CEL ĆWICZENIA: Proszę przepisać wszystkie poniższe linie, zastępując w nich każde „viewer” wyrażeniem „observer”. Reszta tekstu ma pozostać bez zmian.

PODANE LINIE:
──────

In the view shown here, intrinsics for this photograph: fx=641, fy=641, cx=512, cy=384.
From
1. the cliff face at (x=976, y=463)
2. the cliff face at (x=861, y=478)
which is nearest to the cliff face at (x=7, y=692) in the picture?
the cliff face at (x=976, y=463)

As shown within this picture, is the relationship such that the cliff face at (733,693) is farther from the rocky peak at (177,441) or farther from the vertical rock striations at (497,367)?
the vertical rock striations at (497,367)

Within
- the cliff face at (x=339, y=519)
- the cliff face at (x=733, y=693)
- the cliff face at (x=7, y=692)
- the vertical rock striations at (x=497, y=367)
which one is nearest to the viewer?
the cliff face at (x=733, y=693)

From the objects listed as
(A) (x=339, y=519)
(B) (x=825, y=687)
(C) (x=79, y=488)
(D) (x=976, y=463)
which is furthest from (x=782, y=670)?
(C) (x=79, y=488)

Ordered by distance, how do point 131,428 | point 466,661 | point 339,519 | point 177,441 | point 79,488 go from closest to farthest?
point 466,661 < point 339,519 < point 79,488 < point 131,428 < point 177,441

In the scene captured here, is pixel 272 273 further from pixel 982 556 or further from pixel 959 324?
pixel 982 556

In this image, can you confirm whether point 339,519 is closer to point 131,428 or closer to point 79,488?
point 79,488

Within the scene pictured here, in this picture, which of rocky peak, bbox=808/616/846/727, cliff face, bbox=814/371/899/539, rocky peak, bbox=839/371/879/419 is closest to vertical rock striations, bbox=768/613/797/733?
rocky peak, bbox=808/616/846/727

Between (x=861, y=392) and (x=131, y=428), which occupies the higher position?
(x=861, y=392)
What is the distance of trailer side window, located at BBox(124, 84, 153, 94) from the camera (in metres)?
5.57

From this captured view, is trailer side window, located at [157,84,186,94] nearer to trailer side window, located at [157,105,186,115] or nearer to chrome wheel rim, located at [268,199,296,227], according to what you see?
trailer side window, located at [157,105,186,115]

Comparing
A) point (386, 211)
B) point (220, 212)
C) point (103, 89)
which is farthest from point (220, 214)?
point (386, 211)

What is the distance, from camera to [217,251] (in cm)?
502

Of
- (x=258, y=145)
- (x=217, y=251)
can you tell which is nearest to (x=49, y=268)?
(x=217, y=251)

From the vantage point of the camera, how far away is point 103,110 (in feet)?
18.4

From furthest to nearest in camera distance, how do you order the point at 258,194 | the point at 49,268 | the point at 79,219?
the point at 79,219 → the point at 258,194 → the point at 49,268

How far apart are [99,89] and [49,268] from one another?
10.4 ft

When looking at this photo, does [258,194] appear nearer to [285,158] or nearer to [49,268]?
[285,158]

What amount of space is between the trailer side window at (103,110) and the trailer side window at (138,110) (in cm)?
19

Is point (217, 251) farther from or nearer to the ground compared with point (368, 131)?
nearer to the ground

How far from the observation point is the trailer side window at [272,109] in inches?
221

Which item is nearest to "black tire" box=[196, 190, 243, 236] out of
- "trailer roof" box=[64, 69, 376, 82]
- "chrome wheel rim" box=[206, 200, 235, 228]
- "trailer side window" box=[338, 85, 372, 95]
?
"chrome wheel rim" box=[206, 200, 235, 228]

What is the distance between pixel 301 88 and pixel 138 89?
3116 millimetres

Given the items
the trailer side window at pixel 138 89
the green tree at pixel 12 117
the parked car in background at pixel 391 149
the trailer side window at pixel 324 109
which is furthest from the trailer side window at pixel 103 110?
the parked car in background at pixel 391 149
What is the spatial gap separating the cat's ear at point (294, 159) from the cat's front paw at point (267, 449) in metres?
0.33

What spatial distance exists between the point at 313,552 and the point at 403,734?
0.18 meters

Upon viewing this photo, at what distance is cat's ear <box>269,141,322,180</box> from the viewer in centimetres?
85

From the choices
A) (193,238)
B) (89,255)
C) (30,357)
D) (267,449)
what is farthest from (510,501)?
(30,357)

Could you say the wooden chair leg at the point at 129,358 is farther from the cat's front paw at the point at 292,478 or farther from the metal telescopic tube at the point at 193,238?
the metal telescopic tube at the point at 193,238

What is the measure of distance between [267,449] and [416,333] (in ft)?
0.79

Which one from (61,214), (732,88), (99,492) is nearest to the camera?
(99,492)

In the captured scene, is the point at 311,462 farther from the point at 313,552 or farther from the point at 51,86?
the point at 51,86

──────

PEŁNA ODPOWIEDŹ:
In the view shown here, intrinsics for this photograph: fx=641, fy=641, cx=512, cy=384.
From
1. the cliff face at (x=976, y=463)
2. the cliff face at (x=861, y=478)
which is nearest to the cliff face at (x=7, y=692) in the picture?
the cliff face at (x=976, y=463)

As shown within this picture, is the relationship such that the cliff face at (733,693) is farther from the rocky peak at (177,441) or farther from the vertical rock striations at (497,367)?
the vertical rock striations at (497,367)

Within
- the cliff face at (x=339, y=519)
- the cliff face at (x=733, y=693)
- the cliff face at (x=7, y=692)
- the vertical rock striations at (x=497, y=367)
which one is nearest to the observer?
the cliff face at (x=733, y=693)

From the objects listed as
(A) (x=339, y=519)
(B) (x=825, y=687)
(C) (x=79, y=488)
(D) (x=976, y=463)
which is furthest from (x=782, y=670)?
(C) (x=79, y=488)

Ordered by distance, how do point 131,428 | point 466,661 | point 339,519 | point 177,441 | point 79,488 go from closest to farthest?
point 466,661 < point 339,519 < point 79,488 < point 131,428 < point 177,441

In the scene captured here, is pixel 272 273 further from pixel 982 556 or further from pixel 959 324?
pixel 982 556

In this image, can you confirm whether point 339,519 is closer to point 131,428 or closer to point 79,488?
point 79,488

Within the scene pictured here, in this picture, which of rocky peak, bbox=808/616/846/727, cliff face, bbox=814/371/899/539, rocky peak, bbox=839/371/879/419 is closest to vertical rock striations, bbox=768/613/797/733?
rocky peak, bbox=808/616/846/727

Between (x=861, y=392) and (x=131, y=428), which occupies the higher position?
(x=861, y=392)
What is the distance of trailer side window, located at BBox(124, 84, 153, 94) from the camera (in metres)?
5.57

From this captured view, is trailer side window, located at [157,84,186,94] nearer to trailer side window, located at [157,105,186,115] or nearer to chrome wheel rim, located at [268,199,296,227], according to what you see?
trailer side window, located at [157,105,186,115]

Comparing
A) point (386, 211)
B) point (220, 212)
C) point (103, 89)
which is farthest from point (220, 214)?
point (386, 211)

What is the distance, from camera to [217,251] (in cm)?
502

Of
- (x=258, y=145)
- (x=217, y=251)
can you tell which is nearest to (x=49, y=268)?
(x=217, y=251)

From the vantage point of the camera, how far away is point 103,110 (in feet)?
18.4

From furthest to nearest in camera distance, how do you order the point at 258,194 | the point at 49,268 | the point at 79,219?
the point at 79,219 → the point at 258,194 → the point at 49,268

How far apart are [99,89] and [49,268] from one another?
10.4 ft

When looking at this photo, does [258,194] appear nearer to [285,158] or nearer to [49,268]?
[285,158]

What amount of space is between the trailer side window at (103,110) and the trailer side window at (138,110) (in cm)?
19

Is point (217, 251) farther from or nearer to the ground compared with point (368, 131)?
nearer to the ground

How far from the observation point is the trailer side window at [272,109] in inches?
221

Which item is nearest to "black tire" box=[196, 190, 243, 236] out of
- "trailer roof" box=[64, 69, 376, 82]
- "chrome wheel rim" box=[206, 200, 235, 228]
- "trailer side window" box=[338, 85, 372, 95]
?
"chrome wheel rim" box=[206, 200, 235, 228]

What is the distance between pixel 301 88 and pixel 138 89?
3116 millimetres

Given the items
the trailer side window at pixel 138 89
the green tree at pixel 12 117
the parked car in background at pixel 391 149
the trailer side window at pixel 324 109
which is furthest from the trailer side window at pixel 103 110?
the parked car in background at pixel 391 149
What is the spatial gap separating the cat's ear at point (294, 159) from the cat's front paw at point (267, 449) in metres?
0.33

What spatial distance exists between the point at 313,552 and the point at 403,734?
0.18 meters

Upon viewing this photo, at what distance is cat's ear <box>269,141,322,180</box> from the observer in centimetres?
85

From the choices
A) (193,238)
B) (89,255)
C) (30,357)
D) (267,449)
what is farthest from (510,501)?
(30,357)

Could you say the wooden chair leg at the point at 129,358 is farther from the cat's front paw at the point at 292,478 or farther from the metal telescopic tube at the point at 193,238?
the metal telescopic tube at the point at 193,238

What is the measure of distance between [267,449] and [416,333] (in ft)?
0.79

Which one from (61,214), (732,88), (99,492) is nearest to the camera?
(99,492)

In the captured scene, is the point at 311,462 farther from the point at 313,552 or farther from the point at 51,86?
the point at 51,86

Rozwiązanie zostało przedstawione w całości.